--- INSTRUCTIONS FOR THE TASK ---
Reproduce all the lines exactly as they stand, apart from the pictures.
- - - -
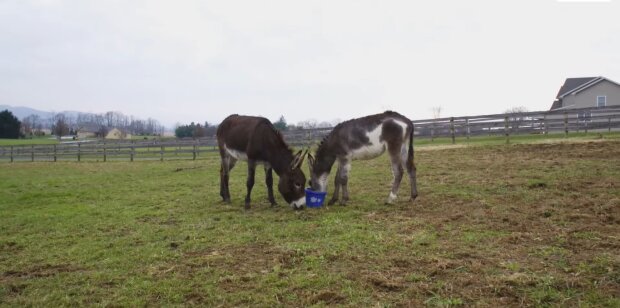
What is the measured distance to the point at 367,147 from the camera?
8789 mm

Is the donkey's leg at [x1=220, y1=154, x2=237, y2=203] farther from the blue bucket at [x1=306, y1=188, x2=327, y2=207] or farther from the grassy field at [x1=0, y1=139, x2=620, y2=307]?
the blue bucket at [x1=306, y1=188, x2=327, y2=207]


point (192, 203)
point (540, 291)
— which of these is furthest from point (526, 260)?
point (192, 203)

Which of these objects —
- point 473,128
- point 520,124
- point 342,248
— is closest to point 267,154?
point 342,248

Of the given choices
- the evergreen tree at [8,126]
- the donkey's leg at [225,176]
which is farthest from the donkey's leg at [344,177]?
the evergreen tree at [8,126]

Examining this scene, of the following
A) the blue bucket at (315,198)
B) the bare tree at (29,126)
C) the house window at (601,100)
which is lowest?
the blue bucket at (315,198)

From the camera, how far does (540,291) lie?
3836 mm

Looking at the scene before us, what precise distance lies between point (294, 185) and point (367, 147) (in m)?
1.76

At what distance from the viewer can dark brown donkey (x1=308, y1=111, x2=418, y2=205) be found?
861 cm

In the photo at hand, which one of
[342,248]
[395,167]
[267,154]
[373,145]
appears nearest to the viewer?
[342,248]

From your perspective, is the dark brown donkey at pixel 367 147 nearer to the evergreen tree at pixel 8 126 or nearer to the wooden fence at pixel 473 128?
the wooden fence at pixel 473 128

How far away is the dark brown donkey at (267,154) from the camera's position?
864cm

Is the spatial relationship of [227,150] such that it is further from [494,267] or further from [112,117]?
[112,117]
- - - -
--- SOLUTION FOR THIS TASK ---
What is the measured distance to the point at 367,147 from the camera?
8789 mm

Is the donkey's leg at [x1=220, y1=154, x2=237, y2=203] farther from the blue bucket at [x1=306, y1=188, x2=327, y2=207] or farther from the grassy field at [x1=0, y1=139, x2=620, y2=307]?
the blue bucket at [x1=306, y1=188, x2=327, y2=207]


point (192, 203)
point (540, 291)
— which of these is furthest from point (526, 260)?
point (192, 203)

Which of these objects —
- point 473,128
- point 520,124
- point 342,248
— is closest to point 267,154?
point 342,248

Of the given choices
- the evergreen tree at [8,126]
- the donkey's leg at [225,176]
which is farthest from the donkey's leg at [344,177]?
the evergreen tree at [8,126]

Examining this scene, of the following
A) the blue bucket at (315,198)
B) the bare tree at (29,126)
C) the house window at (601,100)
which is lowest?
the blue bucket at (315,198)

From the camera, how far does (540,291) lie?
3836 mm

Looking at the scene before us, what precise distance lies between point (294, 185) and point (367, 147) (in m)?
1.76

At what distance from the viewer can dark brown donkey (x1=308, y1=111, x2=418, y2=205) be found?
861 cm

In the photo at hand, which one of
[342,248]
[395,167]
[267,154]
[373,145]
appears nearest to the viewer?
[342,248]

From your perspective, is the dark brown donkey at pixel 367 147 nearer to the evergreen tree at pixel 8 126 or nearer to the wooden fence at pixel 473 128?
the wooden fence at pixel 473 128

How far away is the dark brown donkey at (267,154) from the camera's position?
864cm

Is the spatial relationship of [227,150] such that it is further from [494,267] or further from [112,117]?
[112,117]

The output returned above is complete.